Un raid missilistico balistico russo ha colpito Kiev nella notte del 1 settembre 2026, causando la morte di sette persone. L'attacco ha avuto come bersaglio un deposito ferroviario e altre infrastrutture ferroviarie della capitale ucraina. Tra le vittime, sei erano ferrovieri, e un altro collega è rimasto ferito, attualmente ricoverato in ospedale. La notizia è stata diffusa da Oleksandr Pertsovsky, presidente del consiglio di amministrazione di Ukrzaliznytsia, le ferrovie ucraine.

Pertsovsky ha specificato che gli obiettivi erano il deposito ferroviario e altri impianti collegati alla rete.

Nella sua dichiarazione dopo il raid, ha affermato: “Attacchi balistici notturni su Kiev, diretti contro il deposito ferroviario e altre infrastrutture ferroviarie”. Il bilancio confermato è di sette morti, con sei dipendenti ferroviari tra le vittime e un collega ferito che riceve assistenza in ospedale.

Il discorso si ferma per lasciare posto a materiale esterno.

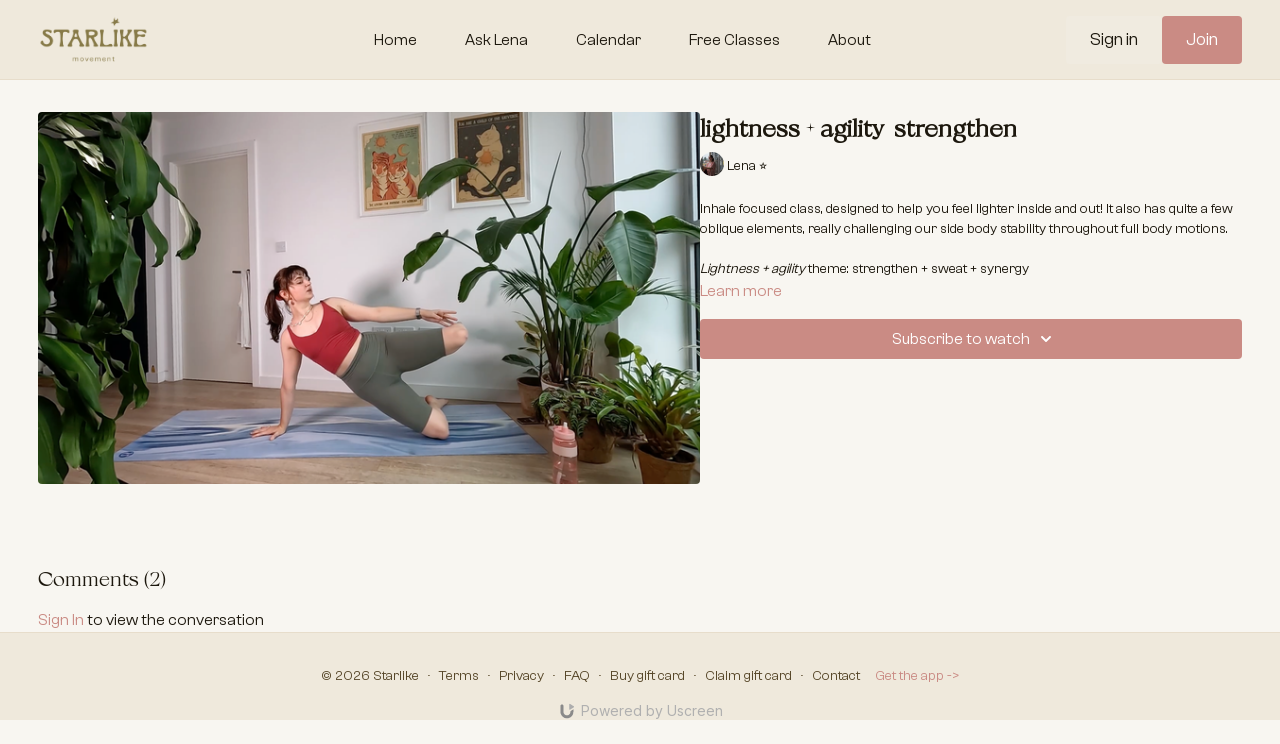

--- FILE ---
content_type: text/vnd.turbo-stream.html; charset=utf-8
request_url: https://starlike.studio/programs/3107-017ef5.turbo_stream?playlist_position=sidebar&preview=false
body_size: -290
content:
<turbo-stream action="update" target="program_show"><template>
  <turbo-frame id="program_player">
      <turbo-frame id="program_content" src="/programs/3107-017ef5/program_content?playlist_position=sidebar&amp;preview=false">
</turbo-frame></turbo-frame></template></turbo-stream>

--- FILE ---
content_type: text/css; charset=utf-8
request_url: https://starlike.studio/assets/fonts_new.css
body_size: 421
content:
/* NOTE TO FUTURE LENA AND WILL
When adding fonts in the future, here are the steps
1. Get font in various formats
2. Upload fonts to Uscreen under Assets page
3. Copy/paste @font-face template and replace various links with their matching formats
3.5 You need ALL of these formats, as well as two "eot" urls, for this to work properly. Use a converter
if you need one
4. Implement font in CSS as needed
Total hours wasted on this: too many */

@font-face {
    font-family: 'Gotham';
    src: url('https://s3.us-east-1.amazonaws.com/unode1/assets%2Fassets%2F44448%2Fgothambook.1682863257.eot');
    src: url('https://s3.us-east-1.amazonaws.com/unode1/assets%2Fassets%2F44448%2Fgothambook.1682863257.eot') format('embedded-opentype'),
         url('https://s3.us-east-1.amazonaws.com/unode1/assets%2Fassets%2F44448%2Fgothambook.1682863301.woff2') format('woff2'),
         url('https://s3.us-east-1.amazonaws.com/unode1/assets%2Fassets%2F44448%2Fgothambook.1682863294.woff') format('woff'),
         url('https://s3.us-east-1.amazonaws.com/unode1/assets%2Fassets%2F44448%2Fgothambook.1682863285.ttf') format('truetype'),
         url('https://s3.us-east-1.amazonaws.com/unode1/assets%2Fassets%2F44448%2Fgothambook.1682863273.svg#Gotham') format('svg');
  font-weight: normal;
  font-style: normal;
}

@font-face {
    font-family: 'Grotesk';
    src: url('https://s3.us-east-1.amazonaws.com/unode1/assets%2Fassets%2F44448%2Fclashgrotesk-variable.1715888864.eot');
    src: url('https://s3.us-east-1.amazonaws.com/unode1/assets%2Fassets%2F44448%2Fclashgrotesk-variable.1715888864.eot') format('embedded-opentype'),
         url('https://s3.us-east-1.amazonaws.com/unode1/assets%2Fassets%2F44448%2Fclashgrotesk-variable.1715888882.woff2') format('woff2'),
         url('https://s3.us-east-1.amazonaws.com/unode1/assets%2Fassets%2F44448%2Fclashgrotesk-variable.1715888877.woff') format('woff'),
         url('https://s3.us-east-1.amazonaws.com/unode1/assets%2Fassets%2F44448%2Fclashgrotesk-variable.1715888330.ttf') format('truetype'),
         url('https://s3.us-east-1.amazonaws.com/unode1/assets%2Fassets%2F44448%2Fclashgrotesk-variable.1715889104.svg') format('svg');
  font-weight: normal;
  font-style: normal;
}

@font-face {
    font-family: 'Milanesa Serif';
    src: url('https://s3.us-east-1.amazonaws.com/unode1/assets%2Fassets%2F44448%2Fmilanesaserif-regular.1715889831.eot');
    src: url('https://s3.us-east-1.amazonaws.com/unode1/assets%2Fassets%2F44448%2Fmilanesaserif-regular.1715889831.eot') format('embedded-opentype'),
         url('https://s3.us-east-1.amazonaws.com/unode1/assets%2Fassets%2F44448%2Fmilanesaserif-regular.1715889940.woff2') format('woff2'),
         url('https://s3.us-east-1.amazonaws.com/unode1/assets%2Fassets%2F44448%2Fmilanesaserif-regular.1715889891.woff') format('woff'),
         url('https://s3.us-east-1.amazonaws.com/unode1/assets%2Fassets%2F44448%2Fmilanesaserif-regular.1715889883.ttf') format('truetype'),
         url('https://s3.us-east-1.amazonaws.com/unode1/assets%2Fassets%2F44448%2Fmilanesaserif-regular.1715889841.svg') format('svg');
  font-weight: normal;
  font-style: normal;
}

@font-face {
    font-family: "Kalam";
    src: url("https://db.onlinewebfonts.com/t/60d781fbca075dc7f5f0e648af223f74.eot");
    src: url("https://db.onlinewebfonts.com/t/60d781fbca075dc7f5f0e648af223f74.eot?#iefix") format("embedded-opentype"),
    url("https://db.onlinewebfonts.com/t/60d781fbca075dc7f5f0e648af223f74.woff2") format("woff2"),
    url("https://db.onlinewebfonts.com/t/60d781fbca075dc7f5f0e648af223f74.woff") format("woff"),
    url("https://db.onlinewebfonts.com/t/60d781fbca075dc7f5f0e648af223f74.ttf") format("truetype"),
    url("https://db.onlinewebfonts.com/t/60d781fbca075dc7f5f0e648af223f74.svg#Kalam") format("svg");
  font-weight: normal;
  font-style: normal
}

h1, h2, h3, h4, h5,
.cbt-tabs--subtitle,
.cbt-related-title,
.heading_font_family,
.theme\:title,
.category-see-all a,
div[data-area="collection-title"] {
  font-family: 'Milanesa Serif', sans-serif !important;
}


body, html,
.card-title .card-duration,
.cbt-tabs--content,
.category-title,
.body_font_family,
.card-title,
.add-calendar-custom-class,
.theme\:paragraph  {
  font-family: 'Grotesk', sans-serif !important;
}


.theme\:navigation a,
.button-content,
.s-button {
  font-family: 'Grotesk', sans-serif  !important;
}

  
  
  
  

Danni Estesi e Sicurezza dei Lavoratori

L’attacco ha colpito aree operative cruciali della rete ferroviaria. Oleksandr Pertsovsky ha riferito che decine di persone si sono messe in salvo nei rifugi, che hanno permesso a molti di allontanarsi dalle zone esposte; l’azienda ferroviaria sta fornendo assistenza. I danni includono il deposito ferroviario, altre strutture e un’officina vicina, descritta come completamente distrutta.

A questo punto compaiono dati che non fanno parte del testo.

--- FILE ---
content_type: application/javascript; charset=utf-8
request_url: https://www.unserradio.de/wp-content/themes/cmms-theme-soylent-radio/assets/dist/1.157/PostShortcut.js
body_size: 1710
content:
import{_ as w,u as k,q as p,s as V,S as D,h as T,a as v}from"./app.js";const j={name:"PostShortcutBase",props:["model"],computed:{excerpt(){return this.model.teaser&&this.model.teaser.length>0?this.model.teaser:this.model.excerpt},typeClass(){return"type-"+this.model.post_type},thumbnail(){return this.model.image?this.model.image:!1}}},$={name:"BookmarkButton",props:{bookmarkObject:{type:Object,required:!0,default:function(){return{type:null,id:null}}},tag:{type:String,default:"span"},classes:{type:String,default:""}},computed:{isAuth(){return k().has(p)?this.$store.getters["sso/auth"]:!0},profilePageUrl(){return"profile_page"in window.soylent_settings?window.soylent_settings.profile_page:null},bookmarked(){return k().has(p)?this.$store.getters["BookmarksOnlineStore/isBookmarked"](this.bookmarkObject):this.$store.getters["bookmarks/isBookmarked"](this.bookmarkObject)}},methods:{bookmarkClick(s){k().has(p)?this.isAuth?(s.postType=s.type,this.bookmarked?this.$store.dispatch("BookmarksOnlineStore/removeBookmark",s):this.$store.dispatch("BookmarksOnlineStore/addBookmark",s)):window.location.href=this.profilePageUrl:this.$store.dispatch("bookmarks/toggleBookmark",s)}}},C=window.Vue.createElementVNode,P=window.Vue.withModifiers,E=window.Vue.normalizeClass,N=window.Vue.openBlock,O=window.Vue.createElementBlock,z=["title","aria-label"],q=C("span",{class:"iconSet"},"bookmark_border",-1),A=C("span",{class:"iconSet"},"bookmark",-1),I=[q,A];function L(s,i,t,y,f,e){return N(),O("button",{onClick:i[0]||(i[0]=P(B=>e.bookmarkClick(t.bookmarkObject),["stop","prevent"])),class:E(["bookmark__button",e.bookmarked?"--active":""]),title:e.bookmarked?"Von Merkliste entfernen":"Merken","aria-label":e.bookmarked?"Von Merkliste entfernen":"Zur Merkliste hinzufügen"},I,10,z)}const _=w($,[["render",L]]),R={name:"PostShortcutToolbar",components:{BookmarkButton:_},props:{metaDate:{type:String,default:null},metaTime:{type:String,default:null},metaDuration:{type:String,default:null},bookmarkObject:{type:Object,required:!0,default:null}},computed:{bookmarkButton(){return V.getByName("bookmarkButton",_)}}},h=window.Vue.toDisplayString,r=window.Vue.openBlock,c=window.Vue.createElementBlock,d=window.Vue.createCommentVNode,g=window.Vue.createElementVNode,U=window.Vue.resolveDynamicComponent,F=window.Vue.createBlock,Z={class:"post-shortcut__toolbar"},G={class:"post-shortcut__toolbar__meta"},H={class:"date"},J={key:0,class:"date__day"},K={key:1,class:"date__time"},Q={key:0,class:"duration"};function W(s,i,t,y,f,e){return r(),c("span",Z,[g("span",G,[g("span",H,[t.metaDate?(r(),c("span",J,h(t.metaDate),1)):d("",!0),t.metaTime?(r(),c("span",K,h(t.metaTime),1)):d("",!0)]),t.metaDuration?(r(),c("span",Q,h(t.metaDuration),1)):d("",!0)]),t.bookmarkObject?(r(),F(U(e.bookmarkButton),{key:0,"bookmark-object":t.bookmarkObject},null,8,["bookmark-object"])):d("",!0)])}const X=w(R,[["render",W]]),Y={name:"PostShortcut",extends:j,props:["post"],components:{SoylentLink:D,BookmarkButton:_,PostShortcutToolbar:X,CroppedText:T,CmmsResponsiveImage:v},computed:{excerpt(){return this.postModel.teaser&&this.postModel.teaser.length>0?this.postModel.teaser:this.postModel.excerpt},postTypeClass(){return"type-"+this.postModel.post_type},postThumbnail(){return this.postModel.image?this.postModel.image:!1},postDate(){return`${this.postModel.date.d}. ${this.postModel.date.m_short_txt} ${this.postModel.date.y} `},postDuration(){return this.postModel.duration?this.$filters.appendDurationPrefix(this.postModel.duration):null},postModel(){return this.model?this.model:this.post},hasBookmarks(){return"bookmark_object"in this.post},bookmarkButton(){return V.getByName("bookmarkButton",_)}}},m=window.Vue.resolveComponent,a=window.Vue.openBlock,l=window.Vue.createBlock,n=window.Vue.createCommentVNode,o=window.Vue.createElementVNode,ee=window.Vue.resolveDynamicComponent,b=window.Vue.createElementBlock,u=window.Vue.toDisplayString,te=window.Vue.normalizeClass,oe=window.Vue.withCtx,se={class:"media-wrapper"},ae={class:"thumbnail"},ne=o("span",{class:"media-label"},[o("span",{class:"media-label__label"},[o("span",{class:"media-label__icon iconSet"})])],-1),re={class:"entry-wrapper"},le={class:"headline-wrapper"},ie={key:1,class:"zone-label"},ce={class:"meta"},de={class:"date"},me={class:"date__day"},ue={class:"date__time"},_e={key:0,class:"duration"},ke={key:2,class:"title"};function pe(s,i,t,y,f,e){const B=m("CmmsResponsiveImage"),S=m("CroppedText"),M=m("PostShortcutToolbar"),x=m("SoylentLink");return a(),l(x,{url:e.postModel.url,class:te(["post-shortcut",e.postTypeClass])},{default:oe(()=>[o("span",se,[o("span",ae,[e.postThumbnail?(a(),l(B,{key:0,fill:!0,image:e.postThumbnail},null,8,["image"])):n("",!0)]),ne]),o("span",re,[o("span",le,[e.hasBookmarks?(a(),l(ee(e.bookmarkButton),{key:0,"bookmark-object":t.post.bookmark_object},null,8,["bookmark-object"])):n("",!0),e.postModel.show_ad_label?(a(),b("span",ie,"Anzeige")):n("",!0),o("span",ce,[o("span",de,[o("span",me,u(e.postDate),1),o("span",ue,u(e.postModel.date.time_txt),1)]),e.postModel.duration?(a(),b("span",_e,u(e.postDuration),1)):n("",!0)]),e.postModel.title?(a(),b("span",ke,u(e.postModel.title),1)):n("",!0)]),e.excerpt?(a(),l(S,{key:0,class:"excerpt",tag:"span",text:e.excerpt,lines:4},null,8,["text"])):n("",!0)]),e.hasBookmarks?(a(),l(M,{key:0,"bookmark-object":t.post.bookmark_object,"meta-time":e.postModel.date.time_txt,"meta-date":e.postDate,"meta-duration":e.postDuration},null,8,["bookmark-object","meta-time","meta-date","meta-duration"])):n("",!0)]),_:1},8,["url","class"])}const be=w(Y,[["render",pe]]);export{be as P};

Dopo le esplosioni, sono scoppiati diversi incendi, sui quali i soccorritori sono intervenuti per le operazioni di spegnimento.

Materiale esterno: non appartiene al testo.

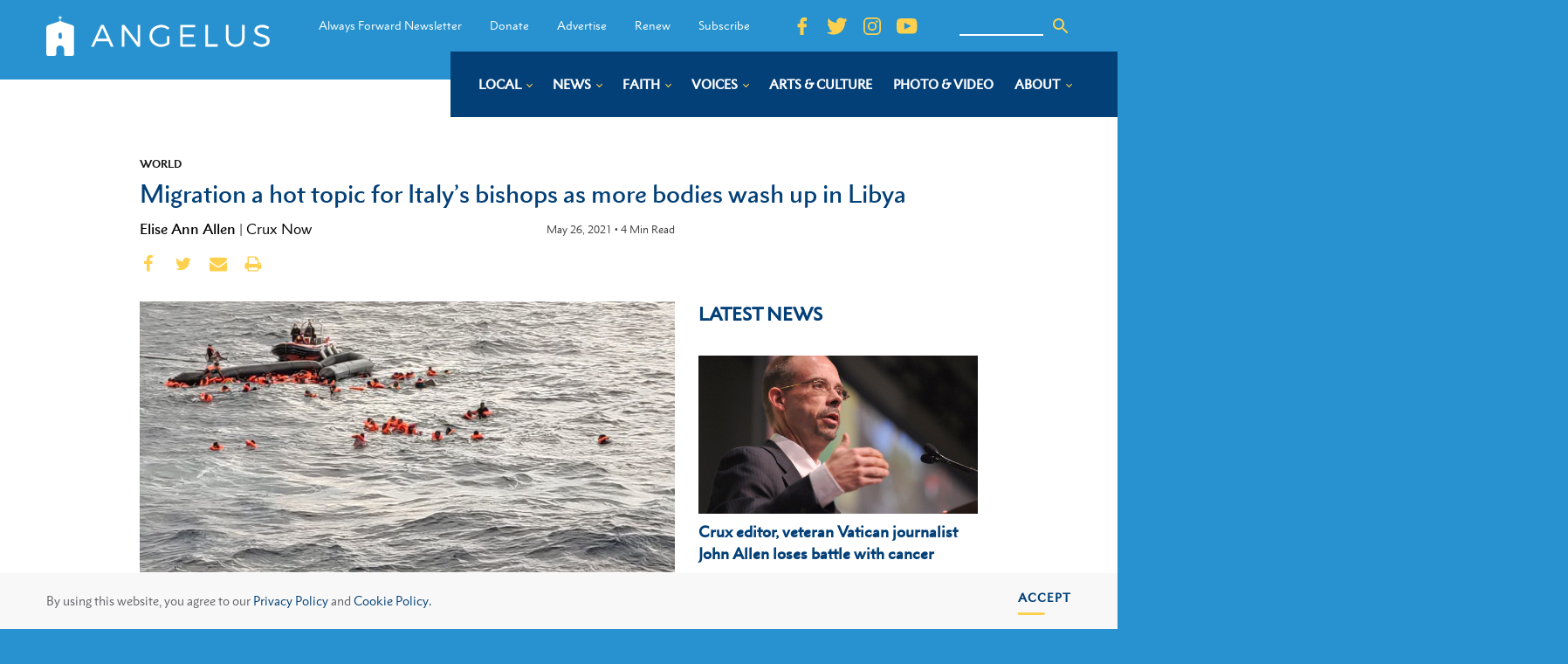

--- FILE ---
content_type: text/css
request_url: https://angelusnews.com/wp-content/uploads/oxygen/css/132.css?cache=1727365483&ver=6.6.2
body_size: -168
content:
#div_block-5-132{width:68.75%}#div_block-10-132{width:31.25%}#div_block-20-132{width:33.33%}#div_block-22-132{width:33.33%}@media (max-width:991px){#new_columns-4-132> .ct-div-block{width:100% !important}}@media (max-width:991px){#new_columns-19-132> .ct-div-block{width:100% !important}}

Interruzione e Ripresa del Servizio Ferroviario

Il traffico ferroviario ha subito una sospensione temporanea su due tratti, poi riaperti dopo le verifiche e gli interventi necessari. L’attacco ha prodotto danni estesi alle infrastrutture e ha coinvolto personale ferroviario in servizio o presente nelle aree colpite. Il ferroviere ferito è stato ricoverato e assistito con il supporto dei colleghi e della struttura sanitaria disponibile.